## Consigne donnée 1
Relevez tous les noms propres de personnes ou de mouvements politiques qui figurent dans le texte source.
## Consigne donnée 2
D'après le texte source, pourquoi certains républicains modérés ne voient-ils pas d'un mauvais œil que le Président Obama tienne tête aux plus fougueux des républicains ? Répondez en une à trois phrases.
## Consigne donnée 3
Selon le texte source, quelle réforme Bill Clinton avait-il échoué à mettre en place ?

## Texte source
◆ ◆ ◆ ◆

Alors, pourquoi un tel bras de fer ?
Sans doute en prévision de l’après-Obama.

En novembre 2014, il y aura des "élections intermédiaires" que l’opposition présidentielle gagne généralement. Ce sera alors la préparation pour mettre en piste un candidat pour les élections de novembre 2016.

En refusant de cautionner la réforme de l’assurance santé, les républicains montrent leur inflexibilité contre tout ce qui relève de l’assistanat et de l’augmentation de la dépense publique, et confirment leur foi en l’initiative privée.

L’inflexibilité des démocrates montre au contraire leur résolution à maintenir cette réforme que Bill Clinton avait échoué de mettre en place il y a une quinzaine d’années.

Certains républicains modérés ne voient d’ailleurs pas d’un mauvais œil que le Président Obama tiennent tête aux plus fougueux des républicains. Ils savent que si le Tea-Party gagne la primaire des républicains, les démocrates auront un avantage électoral décisif pour les prochaines élections présidentielles.

◆ ◆ ◆ ◆

## Données présentées
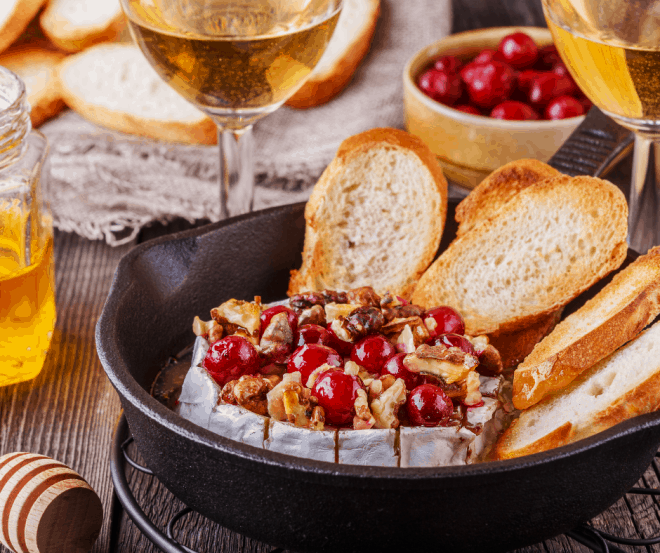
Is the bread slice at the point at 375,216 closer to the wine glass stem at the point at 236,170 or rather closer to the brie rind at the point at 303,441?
the wine glass stem at the point at 236,170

◆ ◆ ◆ ◆

## Réponse complète 1
Obama, Bill Clinton, le Tea-Party.

## Réponse complète 2
Ils savent que si le Tea-Party gagne la primaire des républicains, les démocrates auront un avantage électoral décisif pour les prochaines élections présidentielles.

## Réponse complète 3
La réforme de l'assurance santé, il y a une quinzaine d'années.